Après la Seconde Guerre mondiale, dans les décennies suivantes, le Japon a fortement encouragé l'épargne de ses habitants. Grâce à cette manne en dépôt dans les banques, la politique d'octroi des prêts a été beaucoup plus facile permettant ainsi de financer la reconstruction de son économie. Le Japon possède alors une balance commerciale largement positive permettant au yen japonais de s'apprécier de manière significative par rapport aux autres monnaies. Ces deux effets ont permis aux entreprises d'avoir des ressources en capital beaucoup plus facilement que leurs concurrents étrangers, de réduire le prix des biens manufacturés et d'accroître le surplus de la balance commerciale. Le yen s'appréciant, la possession d'actifs est devenue très lucrative[4].
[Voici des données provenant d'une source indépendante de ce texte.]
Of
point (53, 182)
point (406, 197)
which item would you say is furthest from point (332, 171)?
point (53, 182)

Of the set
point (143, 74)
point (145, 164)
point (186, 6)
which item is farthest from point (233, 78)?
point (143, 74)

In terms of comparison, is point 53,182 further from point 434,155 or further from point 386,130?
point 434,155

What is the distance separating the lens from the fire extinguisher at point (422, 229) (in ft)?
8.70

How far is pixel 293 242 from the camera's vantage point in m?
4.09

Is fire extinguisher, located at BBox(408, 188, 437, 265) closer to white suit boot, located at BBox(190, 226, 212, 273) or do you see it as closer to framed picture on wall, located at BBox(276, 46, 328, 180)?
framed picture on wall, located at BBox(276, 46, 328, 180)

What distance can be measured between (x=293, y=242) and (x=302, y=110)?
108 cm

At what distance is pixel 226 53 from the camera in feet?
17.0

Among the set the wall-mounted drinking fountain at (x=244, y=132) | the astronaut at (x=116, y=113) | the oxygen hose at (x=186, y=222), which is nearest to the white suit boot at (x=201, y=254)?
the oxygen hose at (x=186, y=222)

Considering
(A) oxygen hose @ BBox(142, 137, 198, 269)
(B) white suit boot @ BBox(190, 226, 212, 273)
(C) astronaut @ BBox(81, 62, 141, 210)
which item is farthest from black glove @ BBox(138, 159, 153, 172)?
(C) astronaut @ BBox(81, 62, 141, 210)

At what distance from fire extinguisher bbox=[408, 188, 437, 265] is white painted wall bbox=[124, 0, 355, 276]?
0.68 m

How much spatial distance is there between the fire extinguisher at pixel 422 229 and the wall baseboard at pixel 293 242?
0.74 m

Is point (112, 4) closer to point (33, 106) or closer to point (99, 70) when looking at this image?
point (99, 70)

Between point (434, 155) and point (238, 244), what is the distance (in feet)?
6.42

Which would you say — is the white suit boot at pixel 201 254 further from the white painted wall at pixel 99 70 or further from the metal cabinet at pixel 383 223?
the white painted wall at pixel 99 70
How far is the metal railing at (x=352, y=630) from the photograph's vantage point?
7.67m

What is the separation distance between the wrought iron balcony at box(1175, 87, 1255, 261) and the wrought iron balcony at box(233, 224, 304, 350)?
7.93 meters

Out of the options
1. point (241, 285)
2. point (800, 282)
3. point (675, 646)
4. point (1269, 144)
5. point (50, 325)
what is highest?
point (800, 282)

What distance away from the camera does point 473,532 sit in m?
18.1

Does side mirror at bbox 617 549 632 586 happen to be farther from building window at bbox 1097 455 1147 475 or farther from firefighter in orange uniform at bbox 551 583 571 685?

Dans le même temps, l'abandon du système de change fixe de Bretton-Woods et les accords de la Jamaïque du 8 janvier 1976 officialisent les changes flottants. Libérée de la contrainte de change, l'économie japonaise dans un cadre mercantiliste accumule les actifs en dollars qui constituent des énormes réserves. Les déficits américains nourrissent ses excédents majeurs. Une partie importante de cet argent est replacé sur le marché monétaire des États-Unis en souscrivant en masse aux bons du trésor américain. Ceux-ci servent à alimenter la liquidité des banques américaines, augmentent les crédits et continuent ainsi à alimenter ce cycle. Les taux d'intérêt étaient naturellement très bas. Ils ont permis qu'un « carry trade » se mette en place. De cette manière, les emprunts se faisaient à Tokyo à un taux d’intérêt proche de zéro, puis étaient convertis en dollar et placés ensuite en dollar à un meilleur taux n'importe où dans le monde, mais notamment dans les pays en voie de développement. Ces taux extrêmement bas au Japon ont permis également de développer les marchés immobiliers, la demande de logements et de bureaux à un tel niveau qu'une énorme bulle spéculative se mit en place.

Apogée

Avec un haut niveau de liquidité disponible, la spéculation est devenue inévitable, particulièrement à la bourse de Tokyo et au niveau du marché immobilier. Ainsi, sur le marché des actions, l'indice Nikkei 225 a atteint un point culminant le 29 décembre 1989, avec un plus haut de séance de 38 957,44[5]. Parallèlement, les banques ont augmenté leurs prêts à risques, portant ainsi une responsabilité majeure dans la formation de la bulle et alimentant la spéculation au niveau de tous les biens possibles (immobiliers, terrains, tableaux, bijoux, etc.)[6].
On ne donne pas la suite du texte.